This production was carried out by Raintree Pictures on a budget of S$900,000, sponsored by Bee Cheng Hiang, Yeo Hiap Seng and Sunshine Bakeries. The production crew included Daniel Yun as executive producer, David Leong and Chan Pui Yin as producers, Ardy Lam as cinematographer and Li Yi as music supervisor. In addition to writing and directing, Neo also composed the theme song, which was sung by Chen Guorong. The actual filming took place at Braddell Westlake Secondary School and Westlake Primary School over a period of 24 days, and the film found distribution through Raintree Pictures and United International Pictures.
I Not Stupid earned just S$46,000 during a limited sneak preview run, prompting Raintree Pictures to embark on a massive publicity campaign, including invitations for teachers to discuss the film. After showing for four months on 30 screens the movie earned S$3.8 million, becoming the second-highest grossing Singaporean movie after Money No Enough. Following its success in Singapore, I Not Stupid was released in Malaysia, Hong Kong, Taiwan and mainland China. The movie also screened at the Pusan International Film Festival, Tokyo International Film Festival, the Jakarta International Film Festival and the 2005 Singapore Season cultural exhibition in London. Over 50,000 VCDs of I Not Stupid were sold and its sole distributor, VideoVan, declared it the "No. 1 selling VCD in Singapore". This claim was disputed by Alliance Entertainment, which said that 70,000 VCDs of Money No Enough were sold, but VideoVan called the comparison inaccurate, as Money No Enough was a mature title, rather than a new release.

### Given data
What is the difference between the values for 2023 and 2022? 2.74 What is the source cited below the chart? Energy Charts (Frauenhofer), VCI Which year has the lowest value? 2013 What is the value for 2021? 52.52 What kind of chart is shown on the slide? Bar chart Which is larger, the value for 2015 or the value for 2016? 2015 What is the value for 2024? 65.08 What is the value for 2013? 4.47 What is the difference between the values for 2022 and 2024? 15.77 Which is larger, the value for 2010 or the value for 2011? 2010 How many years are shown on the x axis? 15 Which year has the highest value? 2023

### Instructions
[1] Print the section of the I Not Stupid passage from "This production was" to "United International Pictures.".
[2] Using the I Not Stupid passage, list the places where the film was released after its success in Singapore.
[3] Write the next part of the I Not Stupid passage, picking up after its final sentence.

### Answers to the exercise
[1]
This production was carried out by Raintree Pictures on a budget of S$900,000, sponsored by Bee Cheng Hiang, Yeo Hiap Seng and Sunshine Bakeries. The production crew included Daniel Yun as executive producer, David Leong and Chan Pui Yin as producers, Ardy Lam as cinematographer and Li Yi as music supervisor. In addition to writing and directing, Neo also composed the theme song, which was sung by Chen Guorong. The actual filming took place at Braddell Westlake Secondary School and Westlake Primary School over a period of 24 days, and the film found distribution through Raintree Pictures and United International Pictures.

[2]
Malaysia
Hong Kong
Taiwan
Mainland China

[3]
Awards that I Not Stupid won include Best Chinese Film at the Golden Bauhinia Awards and Best Chinese Humanitarian Film at the 2002 Taiwan Golden Torch Awards; the movie was also nominated for Best Asian Film at the Hong Kong Film Awards, losing to My Sassy Girl. Critics praised the film for its humour and uniqueness, noting that it touched a raw nerve among Singaporeans. For example, Sanjuro of LoveHKFilm.com wrote, "I Not Stupid covers a variety of serious subjects, but all the while maintains a light comedic touch. Jack Neo [makes this film] a clever, well-crafted social commentary and a damn good film to boot." Other reviewers described I Not Stupid as "one of the greatest cinematic feats I’ve had the pleasure of experiencing" and displaying a "simple and yet excellent execution". In contrast, FilmAsia reviewer Soh Yun-Huei, found it "most shocking...that the Singapore censors actually allowed this film through in the first place".
Despite its political satire, the film received a positive response from the government of Singapore. Goh Chok Tong, then Prime Minister of Singapore, commended Jack Neo's creative talent during his National Day Rally address on 18 August 2002. In 2004, Neo was the first local film-maker to receive a National Day Award, and on 21 October 2005, he and Dick Lee became the first pop culture artists to receive the Cultural Medallion, Singapore's highest arts award. The movie sparked public discussion and parliamentary debate about the negative effects of streaming. In 2004, the Ministry of Education decided to merge the EM1 and EM2 streams, and on 29 September 2006, it announced that the EM3 stream will be scrapped by 2008.